The fact of the matter is: you’re not doing anything to be ashamed of. While porn definitely has it’s problematic issues (especially regarding things like race or performers like James Deen), if the actors are all consenting and the company is ethical (not coercing it’s actresses into scenes they don’t want to perform, following the laws about workplace health and safety, etc.) then you’re more or less in the clear, ethically speaking.
What about the people who will judge you? Well… people are going to judge you. A
holes are gonna ass. You can’t really stop people from doing that. And – as both Tumblr and Reddit have shown – there will always be people with more enthusiasm than experience who’ll treat any deviation from their cause as a crime that makes you literally Worse Than Hitler. The fact that they act like that doesn’t make them right, however; mostly it makes them annoying.
Yeah, you’re going to run into people – folks in your social circle and potential dates both – who will side-eye you for it. You’re also as likely to find people who think it’s kinda awesome; more women than ever watch porn these days, especially online. You’ll never know if they’re one of those if you keep treating your job like something to be spoken of only in whispers.

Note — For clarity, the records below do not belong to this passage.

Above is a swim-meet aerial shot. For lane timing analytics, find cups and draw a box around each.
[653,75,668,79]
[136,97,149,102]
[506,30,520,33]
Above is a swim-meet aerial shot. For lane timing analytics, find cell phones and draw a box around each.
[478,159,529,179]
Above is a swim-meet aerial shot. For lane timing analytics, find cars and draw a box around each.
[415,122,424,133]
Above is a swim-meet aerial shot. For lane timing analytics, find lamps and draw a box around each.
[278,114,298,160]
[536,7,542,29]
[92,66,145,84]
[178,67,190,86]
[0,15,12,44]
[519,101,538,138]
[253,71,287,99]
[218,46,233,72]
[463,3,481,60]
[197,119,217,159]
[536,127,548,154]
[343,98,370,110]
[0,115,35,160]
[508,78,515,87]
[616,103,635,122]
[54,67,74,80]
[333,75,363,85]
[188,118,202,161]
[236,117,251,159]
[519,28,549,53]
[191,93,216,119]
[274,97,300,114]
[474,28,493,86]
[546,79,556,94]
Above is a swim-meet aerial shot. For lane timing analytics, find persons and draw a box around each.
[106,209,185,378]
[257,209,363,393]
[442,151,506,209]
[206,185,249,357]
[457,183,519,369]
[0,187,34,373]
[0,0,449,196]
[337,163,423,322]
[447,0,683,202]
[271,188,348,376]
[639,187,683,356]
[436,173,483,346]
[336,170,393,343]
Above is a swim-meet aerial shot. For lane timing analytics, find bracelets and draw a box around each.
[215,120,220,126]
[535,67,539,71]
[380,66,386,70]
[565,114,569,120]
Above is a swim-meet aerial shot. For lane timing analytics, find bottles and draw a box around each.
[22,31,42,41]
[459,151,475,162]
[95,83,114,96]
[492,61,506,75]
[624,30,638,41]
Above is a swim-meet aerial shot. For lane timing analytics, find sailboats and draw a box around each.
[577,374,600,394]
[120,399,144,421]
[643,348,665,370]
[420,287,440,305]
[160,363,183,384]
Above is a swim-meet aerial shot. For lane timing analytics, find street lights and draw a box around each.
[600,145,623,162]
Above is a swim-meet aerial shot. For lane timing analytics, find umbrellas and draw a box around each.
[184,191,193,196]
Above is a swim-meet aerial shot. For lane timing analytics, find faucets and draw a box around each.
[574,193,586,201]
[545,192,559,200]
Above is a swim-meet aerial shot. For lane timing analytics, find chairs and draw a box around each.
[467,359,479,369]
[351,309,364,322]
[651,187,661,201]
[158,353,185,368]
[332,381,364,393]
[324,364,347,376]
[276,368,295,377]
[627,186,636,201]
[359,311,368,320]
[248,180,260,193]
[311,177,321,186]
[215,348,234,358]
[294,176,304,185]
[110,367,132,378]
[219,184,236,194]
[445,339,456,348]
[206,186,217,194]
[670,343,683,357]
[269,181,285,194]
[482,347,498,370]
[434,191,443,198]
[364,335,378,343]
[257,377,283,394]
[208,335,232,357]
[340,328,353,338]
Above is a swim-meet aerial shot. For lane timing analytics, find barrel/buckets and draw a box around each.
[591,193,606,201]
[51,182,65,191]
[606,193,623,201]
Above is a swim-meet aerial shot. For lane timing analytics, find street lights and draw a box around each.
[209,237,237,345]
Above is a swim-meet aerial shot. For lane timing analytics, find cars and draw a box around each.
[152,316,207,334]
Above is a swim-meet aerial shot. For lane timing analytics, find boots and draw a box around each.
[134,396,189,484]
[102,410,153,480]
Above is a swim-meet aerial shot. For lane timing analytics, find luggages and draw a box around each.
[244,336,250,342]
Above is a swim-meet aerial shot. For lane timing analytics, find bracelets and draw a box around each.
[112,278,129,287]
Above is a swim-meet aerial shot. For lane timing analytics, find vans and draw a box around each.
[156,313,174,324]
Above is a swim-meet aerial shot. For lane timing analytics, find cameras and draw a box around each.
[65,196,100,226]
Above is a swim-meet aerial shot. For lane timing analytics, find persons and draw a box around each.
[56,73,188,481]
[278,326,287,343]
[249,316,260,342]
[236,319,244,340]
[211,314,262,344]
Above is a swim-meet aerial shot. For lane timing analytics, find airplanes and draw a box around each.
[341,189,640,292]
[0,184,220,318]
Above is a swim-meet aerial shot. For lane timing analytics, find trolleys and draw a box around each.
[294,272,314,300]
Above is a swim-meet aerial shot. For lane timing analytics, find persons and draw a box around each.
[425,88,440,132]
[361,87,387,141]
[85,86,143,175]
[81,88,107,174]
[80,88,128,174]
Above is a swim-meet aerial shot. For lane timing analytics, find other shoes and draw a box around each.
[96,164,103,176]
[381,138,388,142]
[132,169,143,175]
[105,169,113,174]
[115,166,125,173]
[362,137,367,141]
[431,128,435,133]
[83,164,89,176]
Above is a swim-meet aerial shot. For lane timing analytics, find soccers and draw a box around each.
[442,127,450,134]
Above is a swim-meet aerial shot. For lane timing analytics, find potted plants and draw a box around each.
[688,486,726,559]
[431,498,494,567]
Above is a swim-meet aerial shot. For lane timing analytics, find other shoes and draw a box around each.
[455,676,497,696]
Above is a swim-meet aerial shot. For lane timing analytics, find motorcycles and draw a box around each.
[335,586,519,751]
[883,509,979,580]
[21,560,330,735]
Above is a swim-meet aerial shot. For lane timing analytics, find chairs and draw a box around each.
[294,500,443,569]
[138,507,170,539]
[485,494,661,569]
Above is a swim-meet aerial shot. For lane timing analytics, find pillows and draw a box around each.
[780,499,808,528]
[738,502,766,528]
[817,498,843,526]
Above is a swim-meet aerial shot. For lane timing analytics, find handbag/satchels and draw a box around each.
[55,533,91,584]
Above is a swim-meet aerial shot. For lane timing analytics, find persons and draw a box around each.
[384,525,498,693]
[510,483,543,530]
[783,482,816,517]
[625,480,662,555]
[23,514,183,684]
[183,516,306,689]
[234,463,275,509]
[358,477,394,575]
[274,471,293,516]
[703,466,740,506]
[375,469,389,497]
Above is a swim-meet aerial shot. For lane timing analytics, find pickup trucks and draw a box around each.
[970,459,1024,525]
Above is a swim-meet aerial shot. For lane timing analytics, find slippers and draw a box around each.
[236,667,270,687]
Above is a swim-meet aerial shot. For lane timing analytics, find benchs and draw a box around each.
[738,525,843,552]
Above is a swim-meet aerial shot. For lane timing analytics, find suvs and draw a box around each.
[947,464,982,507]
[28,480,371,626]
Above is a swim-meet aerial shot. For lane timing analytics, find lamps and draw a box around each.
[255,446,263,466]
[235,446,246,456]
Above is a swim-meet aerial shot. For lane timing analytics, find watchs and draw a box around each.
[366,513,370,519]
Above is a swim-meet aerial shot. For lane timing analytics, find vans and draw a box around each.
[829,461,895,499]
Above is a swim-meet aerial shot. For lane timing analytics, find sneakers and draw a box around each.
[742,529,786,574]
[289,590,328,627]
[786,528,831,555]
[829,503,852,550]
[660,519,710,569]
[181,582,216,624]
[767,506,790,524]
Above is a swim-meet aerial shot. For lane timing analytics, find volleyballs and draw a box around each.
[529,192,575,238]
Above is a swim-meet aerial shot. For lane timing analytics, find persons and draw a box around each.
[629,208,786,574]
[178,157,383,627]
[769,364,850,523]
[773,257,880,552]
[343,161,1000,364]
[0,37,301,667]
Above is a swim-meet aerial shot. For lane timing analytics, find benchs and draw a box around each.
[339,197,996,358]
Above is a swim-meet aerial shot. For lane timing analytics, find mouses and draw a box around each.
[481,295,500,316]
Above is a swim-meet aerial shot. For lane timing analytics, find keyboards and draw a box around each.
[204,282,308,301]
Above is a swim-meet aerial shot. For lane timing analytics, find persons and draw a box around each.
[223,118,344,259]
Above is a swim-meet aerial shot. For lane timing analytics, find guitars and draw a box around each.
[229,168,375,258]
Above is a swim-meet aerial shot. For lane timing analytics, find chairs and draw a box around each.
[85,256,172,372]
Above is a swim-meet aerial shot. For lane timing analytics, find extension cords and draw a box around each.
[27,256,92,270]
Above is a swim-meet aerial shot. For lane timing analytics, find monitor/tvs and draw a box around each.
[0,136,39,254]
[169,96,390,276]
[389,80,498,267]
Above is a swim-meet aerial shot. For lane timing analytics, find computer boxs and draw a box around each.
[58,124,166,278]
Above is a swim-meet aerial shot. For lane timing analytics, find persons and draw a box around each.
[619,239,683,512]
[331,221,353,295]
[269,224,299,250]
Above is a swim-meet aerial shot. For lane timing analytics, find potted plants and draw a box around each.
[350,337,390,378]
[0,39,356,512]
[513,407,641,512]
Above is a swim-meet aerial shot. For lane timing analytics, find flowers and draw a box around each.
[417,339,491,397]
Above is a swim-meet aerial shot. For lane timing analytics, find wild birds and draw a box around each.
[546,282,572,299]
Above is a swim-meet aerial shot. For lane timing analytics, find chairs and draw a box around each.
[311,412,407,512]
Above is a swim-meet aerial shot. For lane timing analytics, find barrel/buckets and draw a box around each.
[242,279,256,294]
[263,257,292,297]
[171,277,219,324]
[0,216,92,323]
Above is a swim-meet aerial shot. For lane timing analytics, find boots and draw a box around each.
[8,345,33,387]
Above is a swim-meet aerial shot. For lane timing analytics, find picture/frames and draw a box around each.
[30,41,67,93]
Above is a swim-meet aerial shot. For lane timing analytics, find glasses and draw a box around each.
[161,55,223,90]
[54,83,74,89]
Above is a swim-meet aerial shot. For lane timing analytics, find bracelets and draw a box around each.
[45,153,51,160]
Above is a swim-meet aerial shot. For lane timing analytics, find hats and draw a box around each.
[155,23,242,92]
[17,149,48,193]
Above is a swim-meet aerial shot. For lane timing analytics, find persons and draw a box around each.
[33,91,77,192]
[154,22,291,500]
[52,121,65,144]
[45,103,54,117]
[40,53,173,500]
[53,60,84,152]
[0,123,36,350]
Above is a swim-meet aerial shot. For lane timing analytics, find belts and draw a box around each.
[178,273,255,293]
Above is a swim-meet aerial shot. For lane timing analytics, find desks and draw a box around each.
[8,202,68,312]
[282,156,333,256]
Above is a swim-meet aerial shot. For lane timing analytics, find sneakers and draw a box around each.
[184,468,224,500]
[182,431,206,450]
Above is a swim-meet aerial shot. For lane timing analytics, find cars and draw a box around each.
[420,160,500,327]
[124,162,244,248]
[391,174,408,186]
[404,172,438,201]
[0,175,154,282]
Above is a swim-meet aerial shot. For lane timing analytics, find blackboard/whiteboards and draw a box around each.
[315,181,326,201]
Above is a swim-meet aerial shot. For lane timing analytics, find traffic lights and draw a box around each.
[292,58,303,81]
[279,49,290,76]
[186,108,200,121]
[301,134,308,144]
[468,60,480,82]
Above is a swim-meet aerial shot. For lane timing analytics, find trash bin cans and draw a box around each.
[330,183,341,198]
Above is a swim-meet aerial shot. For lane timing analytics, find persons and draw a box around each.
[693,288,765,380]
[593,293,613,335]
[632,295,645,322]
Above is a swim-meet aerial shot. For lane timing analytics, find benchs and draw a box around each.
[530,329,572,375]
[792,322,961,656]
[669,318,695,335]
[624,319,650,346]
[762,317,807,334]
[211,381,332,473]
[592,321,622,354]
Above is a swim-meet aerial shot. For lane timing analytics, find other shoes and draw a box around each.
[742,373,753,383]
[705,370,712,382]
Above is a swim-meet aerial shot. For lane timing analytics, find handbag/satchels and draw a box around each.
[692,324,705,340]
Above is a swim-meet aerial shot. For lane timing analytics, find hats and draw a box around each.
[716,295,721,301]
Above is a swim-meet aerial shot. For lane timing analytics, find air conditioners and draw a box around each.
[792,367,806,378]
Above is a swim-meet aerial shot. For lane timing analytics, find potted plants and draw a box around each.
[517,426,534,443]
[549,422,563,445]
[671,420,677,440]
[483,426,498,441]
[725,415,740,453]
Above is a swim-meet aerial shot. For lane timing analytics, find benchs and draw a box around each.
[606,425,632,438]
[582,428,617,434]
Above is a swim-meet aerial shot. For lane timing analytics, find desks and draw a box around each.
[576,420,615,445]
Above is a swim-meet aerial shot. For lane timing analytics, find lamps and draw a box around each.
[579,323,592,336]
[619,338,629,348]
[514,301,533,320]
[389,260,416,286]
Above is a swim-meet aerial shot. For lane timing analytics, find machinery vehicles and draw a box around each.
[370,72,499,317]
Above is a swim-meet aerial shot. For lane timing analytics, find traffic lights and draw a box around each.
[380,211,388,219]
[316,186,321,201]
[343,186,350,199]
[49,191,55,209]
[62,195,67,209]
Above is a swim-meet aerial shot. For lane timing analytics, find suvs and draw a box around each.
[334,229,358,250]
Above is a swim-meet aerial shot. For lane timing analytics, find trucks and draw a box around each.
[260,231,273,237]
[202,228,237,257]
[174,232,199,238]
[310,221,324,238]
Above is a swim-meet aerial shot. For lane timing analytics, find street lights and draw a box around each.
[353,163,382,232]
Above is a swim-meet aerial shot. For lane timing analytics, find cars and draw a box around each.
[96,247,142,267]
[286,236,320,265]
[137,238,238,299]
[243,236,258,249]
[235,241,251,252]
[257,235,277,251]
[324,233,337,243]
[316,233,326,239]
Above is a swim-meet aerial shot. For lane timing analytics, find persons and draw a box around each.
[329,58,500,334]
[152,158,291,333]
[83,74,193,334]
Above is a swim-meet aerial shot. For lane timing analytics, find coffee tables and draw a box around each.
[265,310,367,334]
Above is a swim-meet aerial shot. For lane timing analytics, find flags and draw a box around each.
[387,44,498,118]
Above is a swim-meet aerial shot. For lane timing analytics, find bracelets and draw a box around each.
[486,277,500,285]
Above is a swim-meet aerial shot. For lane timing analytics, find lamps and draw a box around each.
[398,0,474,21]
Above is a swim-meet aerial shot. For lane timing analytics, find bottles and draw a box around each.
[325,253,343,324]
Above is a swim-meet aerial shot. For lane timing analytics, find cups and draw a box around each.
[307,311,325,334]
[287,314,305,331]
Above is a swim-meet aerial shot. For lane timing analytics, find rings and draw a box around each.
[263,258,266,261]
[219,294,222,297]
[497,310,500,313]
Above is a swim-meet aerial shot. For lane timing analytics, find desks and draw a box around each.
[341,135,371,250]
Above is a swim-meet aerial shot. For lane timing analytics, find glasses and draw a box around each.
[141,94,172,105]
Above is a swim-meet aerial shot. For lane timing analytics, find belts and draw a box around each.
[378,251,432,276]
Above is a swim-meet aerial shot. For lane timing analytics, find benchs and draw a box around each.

(Of course, considering that almost everyone watches porn these days, I can almost guarantee that many of the people who’ll be looking down their noses at you will have visited that site - or your competitors - at some point in the very recent past. Possibly even that day.)
And to be perfectly honest: if you’re going to date somebody and they wouldn’t be ok about where you work, then you’re not likely to be all that compatible, period. If your job is going to be a dealbreaker, you’re going to be better of getting that out of the way early on so you can find people who are right for you.
TL;DR – give the technically correct, if general details if you really feel like you need to hide things. But I think you’d be better off in the long run getting comfortable with just letting people know.